Antek is dead. He suffered a heart attack four days ago; he now watches over his wife, Ulla, and son, Jacek. In life Antek was a lawyer; he was defending factory worker Darek in his final, unfinished, case, for organising a strike in martial law imposed Poland circa 1982. Veteran lawyer Labrador is approached by Darek’s wife, Joanna, to take over, though he hasn’t worked a political case in decades, he accepts the job as the last case of his career, a final swan-song. After experiencing supernatural events, Ulla concludes that Antek is attempting to communicate and wants Labrador removed from the case, since he (Labrador) wishes Darek to cooperate and avoid disturbing the system, while idealistic Antek believes Darek’s situation can be used to improve the conditions for the working class in Poland.
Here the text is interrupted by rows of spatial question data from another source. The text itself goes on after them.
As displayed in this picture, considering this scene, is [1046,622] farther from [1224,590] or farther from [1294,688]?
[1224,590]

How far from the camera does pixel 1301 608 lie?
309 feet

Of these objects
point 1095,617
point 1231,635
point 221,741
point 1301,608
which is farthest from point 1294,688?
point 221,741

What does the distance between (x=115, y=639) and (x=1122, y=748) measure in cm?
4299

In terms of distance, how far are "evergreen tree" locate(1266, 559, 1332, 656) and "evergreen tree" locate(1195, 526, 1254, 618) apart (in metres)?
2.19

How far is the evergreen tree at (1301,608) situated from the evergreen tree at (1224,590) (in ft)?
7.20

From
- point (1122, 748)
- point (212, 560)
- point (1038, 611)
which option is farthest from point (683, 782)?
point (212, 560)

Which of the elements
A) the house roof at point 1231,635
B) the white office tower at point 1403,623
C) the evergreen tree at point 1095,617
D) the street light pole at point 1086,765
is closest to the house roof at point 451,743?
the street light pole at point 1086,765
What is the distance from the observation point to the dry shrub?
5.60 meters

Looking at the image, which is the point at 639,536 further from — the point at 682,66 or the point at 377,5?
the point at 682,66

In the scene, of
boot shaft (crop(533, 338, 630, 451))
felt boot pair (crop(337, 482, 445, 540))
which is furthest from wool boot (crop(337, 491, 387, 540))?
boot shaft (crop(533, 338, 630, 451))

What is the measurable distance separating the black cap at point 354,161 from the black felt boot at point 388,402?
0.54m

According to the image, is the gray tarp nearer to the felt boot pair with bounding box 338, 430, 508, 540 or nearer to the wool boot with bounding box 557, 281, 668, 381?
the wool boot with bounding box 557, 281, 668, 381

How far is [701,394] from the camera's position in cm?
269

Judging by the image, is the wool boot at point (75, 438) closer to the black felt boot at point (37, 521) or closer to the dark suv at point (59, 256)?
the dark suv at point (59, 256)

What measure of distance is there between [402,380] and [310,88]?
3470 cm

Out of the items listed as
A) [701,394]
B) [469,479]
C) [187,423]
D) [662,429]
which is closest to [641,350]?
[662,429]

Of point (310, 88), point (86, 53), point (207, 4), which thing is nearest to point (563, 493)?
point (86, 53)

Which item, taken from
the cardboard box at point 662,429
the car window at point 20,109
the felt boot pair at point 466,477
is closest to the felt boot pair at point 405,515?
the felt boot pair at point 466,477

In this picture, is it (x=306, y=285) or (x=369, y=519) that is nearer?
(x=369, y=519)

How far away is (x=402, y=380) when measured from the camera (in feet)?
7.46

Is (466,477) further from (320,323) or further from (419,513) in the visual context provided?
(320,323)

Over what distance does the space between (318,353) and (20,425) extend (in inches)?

Meanwhile Ulla suffers torturously from guilt and regret, paradoxically attempting to forget her husband while unwilling to let him go; only after his death does she realise how much he meant to her and how much she loved him. No End is a heart-wrenching visualisation of a woman’s grief, set against the Polish political landscape of the 1980s, a common theme in director Krzysztof Kieslowski’s pre-France films. Grazyna Szapolowska’s performance of the bereaved is beautifully harrowing, while Kieslowski seems incapable of making anything less than incredible.